Kronos sells a collection of HR application software, and the bulk of its customers have large hourly workforces. When it needs to use a brief company description, it resorts to "Kronos, further extending its leadership in workforce management..."
It's a sacrifice you want to avoid because the number of Google searches for the individual product categories Kronos competes in vastly outnumber the Google searches related to "workforce management" applications. Whenever possible, use the terms your prospects use.
When You Can't Avoid a New Category
Roam Data is one of the exciting start-ups that got funded recently. Industry pundits regularly lament how developing applications to run on most mobile phones is a slog because of all the varieties of mobile devices, operating systems, and carriers.
Roam has a platform that makes it easy for companies with independent, mobile representatives (think Avon or Mary Kay) to let its reps enter orders—including payments—over their own cell phones, no matter what kind of phone they have. How cool.
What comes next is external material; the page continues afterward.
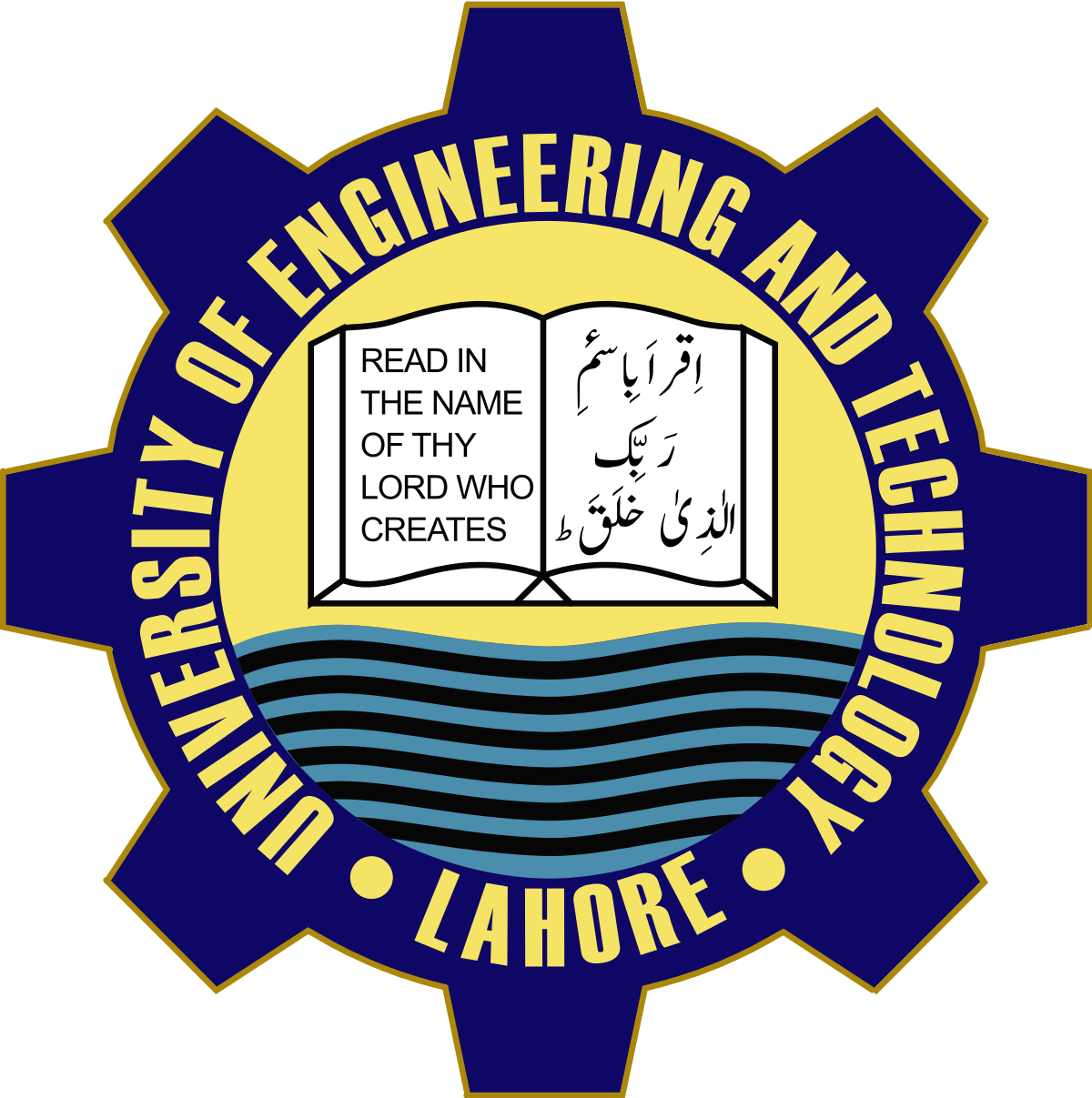 UET Lhr and All Public & Private Engg Institution Punjab Combined Entry Test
The Roam platform can also be used by big service providers to help independent plumbers and electricians take credit-card payments over their own phones. And Roam also has a payment gateway that allows the company to process electronic checks and other forms of payments. Have I lost you yet?
How does Roam carve out the few points it should make in its 15-word descriptions?
Let's start with picking a category. Is there a good one we can use? Let's look at initial proposals.
I recommend focusing on the problem solved and for whom. No current widely used category conveys the power of what Roam does.
Here is an introduction for Roam's press releases: Roam Data, helping independent professionals, from Avon salespeople to plumbers, take credit-card payments using their own mobile phones...
Here's Roam's NPR-sponsor ad: Roam Data enables independent professionals, from Avon salespeople to plumbers, to take credit-card payments using their own mobile phones. Roam Data.com.
Here's what Roam could say in its boilerplate:
Roam Data is the first company to make it easy for credit-card payment and other commerce applications to be created and deployed across all major mobile phones. Using Roam, companies like Avon and Tupperware can enable their independent salespeople around the world to take orders and payments on their own mobile phones. Through partnerships with payment service vendors, Roam also enables independent service people like plumbers and electricians to take credit-card payments on their own mobile phones. Roam provides a complete development platform as well as payment and end-user services to enable rapid deployment. To learn more, please visit www.RoamData.com or call 800-xxx-yyyy.
Trust No One
I wrote this article after learning that a very good PR firm advised a client to describe its company this way: "XYZ, providing technology products and strategic consulting services to drive business innovation."
That description echoes what the client is proud of but is so broad that it doesn't help anyone figure out what the company does and for whom. If readers can't tell from the start that the news item might be relevant to them, they won't continue reading.
But because it trusts its PR person, the client is confident its company description is effective. That is an inverted version of the emperor's new clothes where the emperor, hearing that any intelligent person could see the elegant (nonexistent) suit, couldn't believe otherwise. In both cases, the advisee is being duped.
Good press is a terrible thing to waste.
Seeing such a company description drove home for me that no one has firmly laid down guidelines to help B2B companies avoid vague company descriptions that won't resonate with prospects.
Use the principles in this article to tighten and fine-tune your company description, and test it with prospects. See what they conclude about which problems you solve and for whom. When they answer correctly, you'll know you hit the nail on the head.